Margo mengingat kembali kalimat terakhir dari Ayumu, 'tidak pakai tapi dan segera untuk pergi ke cafe resto Taruko.'
'Bip'
Margo menilik layar HP-nya lagi. Pesan dari Ayumi.
[Wear a sexy dress! After that, I'll take you to the club, OK?]
[Pakai pakaian yang seksi! Aku akan mengajakmu ke klub setelah dari sana, okay?]

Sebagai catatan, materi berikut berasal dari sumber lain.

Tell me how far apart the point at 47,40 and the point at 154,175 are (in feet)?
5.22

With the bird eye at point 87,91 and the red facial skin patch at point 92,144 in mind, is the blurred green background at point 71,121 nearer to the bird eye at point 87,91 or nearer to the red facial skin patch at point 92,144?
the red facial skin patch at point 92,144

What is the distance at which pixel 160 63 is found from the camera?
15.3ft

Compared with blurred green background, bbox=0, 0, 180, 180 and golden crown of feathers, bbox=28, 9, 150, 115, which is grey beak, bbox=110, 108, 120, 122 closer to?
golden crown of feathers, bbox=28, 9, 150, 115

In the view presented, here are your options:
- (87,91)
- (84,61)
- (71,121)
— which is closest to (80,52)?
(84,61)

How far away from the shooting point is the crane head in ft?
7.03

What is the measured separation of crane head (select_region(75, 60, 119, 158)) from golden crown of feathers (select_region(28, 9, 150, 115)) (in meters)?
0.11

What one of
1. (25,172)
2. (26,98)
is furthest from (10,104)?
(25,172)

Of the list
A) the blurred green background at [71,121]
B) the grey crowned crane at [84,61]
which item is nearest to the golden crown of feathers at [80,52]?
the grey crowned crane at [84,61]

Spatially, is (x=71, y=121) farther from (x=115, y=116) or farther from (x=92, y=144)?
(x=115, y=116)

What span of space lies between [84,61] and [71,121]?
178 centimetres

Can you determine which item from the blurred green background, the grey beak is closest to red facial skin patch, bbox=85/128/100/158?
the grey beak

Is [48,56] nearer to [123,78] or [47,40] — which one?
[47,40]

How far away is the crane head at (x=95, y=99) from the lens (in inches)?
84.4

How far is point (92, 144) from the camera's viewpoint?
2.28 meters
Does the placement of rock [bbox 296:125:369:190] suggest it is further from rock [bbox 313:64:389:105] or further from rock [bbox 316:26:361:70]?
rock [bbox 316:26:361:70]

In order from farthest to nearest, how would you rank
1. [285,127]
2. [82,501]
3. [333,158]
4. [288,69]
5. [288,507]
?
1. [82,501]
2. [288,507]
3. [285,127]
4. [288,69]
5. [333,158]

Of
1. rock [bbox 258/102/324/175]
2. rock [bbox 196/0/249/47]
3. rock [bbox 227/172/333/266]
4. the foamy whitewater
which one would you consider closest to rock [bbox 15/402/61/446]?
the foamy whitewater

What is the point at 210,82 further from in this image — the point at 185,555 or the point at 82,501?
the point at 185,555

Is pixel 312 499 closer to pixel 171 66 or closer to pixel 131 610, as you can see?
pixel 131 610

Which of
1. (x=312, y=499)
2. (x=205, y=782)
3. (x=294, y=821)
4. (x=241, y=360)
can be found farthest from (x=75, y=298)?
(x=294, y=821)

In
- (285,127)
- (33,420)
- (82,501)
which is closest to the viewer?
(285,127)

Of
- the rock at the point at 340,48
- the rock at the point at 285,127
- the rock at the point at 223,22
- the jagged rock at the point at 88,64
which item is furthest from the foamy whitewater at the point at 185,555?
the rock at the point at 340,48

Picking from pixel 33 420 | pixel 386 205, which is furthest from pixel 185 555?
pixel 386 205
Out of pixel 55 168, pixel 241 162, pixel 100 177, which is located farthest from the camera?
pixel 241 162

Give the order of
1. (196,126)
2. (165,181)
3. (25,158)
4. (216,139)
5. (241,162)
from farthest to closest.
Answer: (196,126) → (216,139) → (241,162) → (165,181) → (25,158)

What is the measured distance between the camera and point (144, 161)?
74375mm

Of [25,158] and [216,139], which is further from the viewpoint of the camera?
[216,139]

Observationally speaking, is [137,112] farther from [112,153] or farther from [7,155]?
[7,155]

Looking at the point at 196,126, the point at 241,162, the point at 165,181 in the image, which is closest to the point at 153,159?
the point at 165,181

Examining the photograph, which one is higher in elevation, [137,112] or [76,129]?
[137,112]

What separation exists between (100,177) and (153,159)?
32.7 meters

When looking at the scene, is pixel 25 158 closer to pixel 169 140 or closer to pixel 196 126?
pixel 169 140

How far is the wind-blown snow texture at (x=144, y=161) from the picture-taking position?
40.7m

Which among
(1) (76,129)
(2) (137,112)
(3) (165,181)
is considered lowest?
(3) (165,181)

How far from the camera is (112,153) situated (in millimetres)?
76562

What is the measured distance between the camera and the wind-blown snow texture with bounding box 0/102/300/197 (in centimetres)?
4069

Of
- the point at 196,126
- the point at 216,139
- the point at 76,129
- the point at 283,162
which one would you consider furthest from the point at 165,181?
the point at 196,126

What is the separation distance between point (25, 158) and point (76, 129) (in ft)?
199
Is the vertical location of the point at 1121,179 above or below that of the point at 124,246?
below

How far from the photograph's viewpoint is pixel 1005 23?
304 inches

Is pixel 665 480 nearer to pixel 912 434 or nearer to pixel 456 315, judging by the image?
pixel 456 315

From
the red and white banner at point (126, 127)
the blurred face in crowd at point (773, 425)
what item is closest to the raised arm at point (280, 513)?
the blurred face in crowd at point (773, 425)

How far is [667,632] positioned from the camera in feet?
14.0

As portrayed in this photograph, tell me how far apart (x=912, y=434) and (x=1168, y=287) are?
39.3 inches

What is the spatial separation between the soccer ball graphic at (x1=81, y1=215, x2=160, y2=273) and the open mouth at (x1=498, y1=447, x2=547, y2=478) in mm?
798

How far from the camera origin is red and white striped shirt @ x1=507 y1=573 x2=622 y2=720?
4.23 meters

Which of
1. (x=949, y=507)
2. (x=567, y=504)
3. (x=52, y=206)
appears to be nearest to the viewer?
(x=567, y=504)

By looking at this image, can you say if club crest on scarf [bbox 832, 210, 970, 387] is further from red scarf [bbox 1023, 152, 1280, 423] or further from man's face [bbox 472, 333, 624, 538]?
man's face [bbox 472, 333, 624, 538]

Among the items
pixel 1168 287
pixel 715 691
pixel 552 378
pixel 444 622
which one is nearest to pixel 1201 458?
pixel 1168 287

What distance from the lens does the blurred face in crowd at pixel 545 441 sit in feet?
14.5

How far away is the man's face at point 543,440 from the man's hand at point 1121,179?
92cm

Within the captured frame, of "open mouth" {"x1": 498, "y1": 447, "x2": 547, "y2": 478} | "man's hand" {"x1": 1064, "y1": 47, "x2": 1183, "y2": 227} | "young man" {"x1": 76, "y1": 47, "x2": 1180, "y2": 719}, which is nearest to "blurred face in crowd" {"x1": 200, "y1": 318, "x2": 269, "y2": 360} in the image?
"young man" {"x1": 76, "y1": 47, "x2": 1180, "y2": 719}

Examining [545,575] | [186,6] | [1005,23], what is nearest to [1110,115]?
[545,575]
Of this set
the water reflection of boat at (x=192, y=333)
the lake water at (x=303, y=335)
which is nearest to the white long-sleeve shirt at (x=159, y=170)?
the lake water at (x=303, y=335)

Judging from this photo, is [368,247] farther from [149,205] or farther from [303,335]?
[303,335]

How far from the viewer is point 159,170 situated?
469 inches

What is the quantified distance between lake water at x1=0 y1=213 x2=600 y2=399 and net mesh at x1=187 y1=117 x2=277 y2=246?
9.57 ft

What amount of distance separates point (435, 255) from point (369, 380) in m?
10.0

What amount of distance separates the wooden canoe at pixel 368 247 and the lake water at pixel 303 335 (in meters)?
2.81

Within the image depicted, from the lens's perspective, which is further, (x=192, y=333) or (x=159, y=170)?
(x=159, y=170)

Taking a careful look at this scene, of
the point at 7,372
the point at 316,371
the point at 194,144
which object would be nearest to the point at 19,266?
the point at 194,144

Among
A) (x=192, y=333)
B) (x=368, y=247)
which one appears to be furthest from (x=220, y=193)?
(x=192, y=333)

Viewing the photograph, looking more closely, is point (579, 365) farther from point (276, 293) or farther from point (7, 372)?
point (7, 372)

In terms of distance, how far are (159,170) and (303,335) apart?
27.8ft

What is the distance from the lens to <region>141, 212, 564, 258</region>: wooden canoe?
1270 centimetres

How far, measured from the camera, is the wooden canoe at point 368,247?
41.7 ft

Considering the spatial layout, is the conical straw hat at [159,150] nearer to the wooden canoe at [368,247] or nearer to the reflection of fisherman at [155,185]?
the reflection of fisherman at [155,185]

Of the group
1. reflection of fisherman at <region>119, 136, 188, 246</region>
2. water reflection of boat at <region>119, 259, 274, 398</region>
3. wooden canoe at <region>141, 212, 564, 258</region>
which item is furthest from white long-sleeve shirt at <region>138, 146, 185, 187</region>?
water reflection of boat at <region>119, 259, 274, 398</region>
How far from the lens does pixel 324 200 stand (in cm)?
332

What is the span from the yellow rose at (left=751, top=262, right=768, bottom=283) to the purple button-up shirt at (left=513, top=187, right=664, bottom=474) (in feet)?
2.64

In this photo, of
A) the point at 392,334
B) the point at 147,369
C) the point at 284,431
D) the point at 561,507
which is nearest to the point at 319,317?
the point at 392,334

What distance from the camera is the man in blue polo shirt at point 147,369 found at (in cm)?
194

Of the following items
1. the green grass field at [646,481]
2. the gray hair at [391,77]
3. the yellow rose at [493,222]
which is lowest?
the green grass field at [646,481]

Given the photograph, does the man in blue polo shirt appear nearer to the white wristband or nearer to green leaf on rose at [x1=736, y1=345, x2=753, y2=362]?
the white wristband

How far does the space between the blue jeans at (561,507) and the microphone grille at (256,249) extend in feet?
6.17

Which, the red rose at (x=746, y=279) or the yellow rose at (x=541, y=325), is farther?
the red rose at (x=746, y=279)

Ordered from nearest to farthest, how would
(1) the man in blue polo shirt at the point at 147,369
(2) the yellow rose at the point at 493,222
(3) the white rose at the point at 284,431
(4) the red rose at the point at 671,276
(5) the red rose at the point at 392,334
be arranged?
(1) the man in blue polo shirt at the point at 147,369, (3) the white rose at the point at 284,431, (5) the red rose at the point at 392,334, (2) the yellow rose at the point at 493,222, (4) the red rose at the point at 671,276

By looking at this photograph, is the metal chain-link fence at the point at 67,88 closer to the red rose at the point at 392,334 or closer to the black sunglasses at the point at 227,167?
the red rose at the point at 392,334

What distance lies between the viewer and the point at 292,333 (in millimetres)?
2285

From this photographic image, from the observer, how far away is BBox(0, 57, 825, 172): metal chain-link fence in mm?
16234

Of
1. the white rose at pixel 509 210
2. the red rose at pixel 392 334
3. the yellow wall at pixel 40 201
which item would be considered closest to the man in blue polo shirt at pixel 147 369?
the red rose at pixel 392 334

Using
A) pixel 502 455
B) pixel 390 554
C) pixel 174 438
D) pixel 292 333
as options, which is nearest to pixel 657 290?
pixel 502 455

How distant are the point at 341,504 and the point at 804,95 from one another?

Margo terkekeh setelah membaca pesan singkat dari sahabat SMA-nya itu. Ayumi memang gadis yang periang, juga mudah bergaul. Di mana pun dia berada, Ayumi akan mencari titik tergelap kota, alias klub malam. Margo di mata Ayumi adalah gadis udik yang takut akan seks namun, gadis bermata sipit itu tahu kalau sahabatnya tidak akan pernah bisa untuk menolak ajakannya!
Tersebab Ayumi adalah satu-satunya teman yang mau mengunjungi Margo saat dirinya terkena penyakit cacar. Margo tidak punya banyak teman, dia bahkan kerap menjadi korban bully di sekolah, hanya gara-gara Margo tidak sekali pun terlihat melakukan seks di sekolah SMA-nya. Bagaimana Margo mau melakukan hal itu? Dia tengah berada pada fase trauma!
Setelah menyadari kalau Ayumi sekarang benar-benar berada di Bukittinggi dan tengah menunggunya, Margo pun langsung pergi bersiap. Namun ada yang mengganjali hatinya, yaitu berpakaian seksi.
Sekarang Margo sedang berdiri di depan cermin rias. Dia tengah mematut dirinya namun, rasa percaya diri perempuan berhidung bangir itu sangat minim kali ini, sebab dia merasa tidak nyaman mengenakan pakaian yang membalut tubuh langsingnya tersebut.
"Ah apa aku benar-benar akan mengenakan pakaian seperti ini?" gumamnya. Dress hitam dengan bahan kurang itu ... maaf karena beberapa orang menyebutnya demikian. Dan Margo benar-benar insecure.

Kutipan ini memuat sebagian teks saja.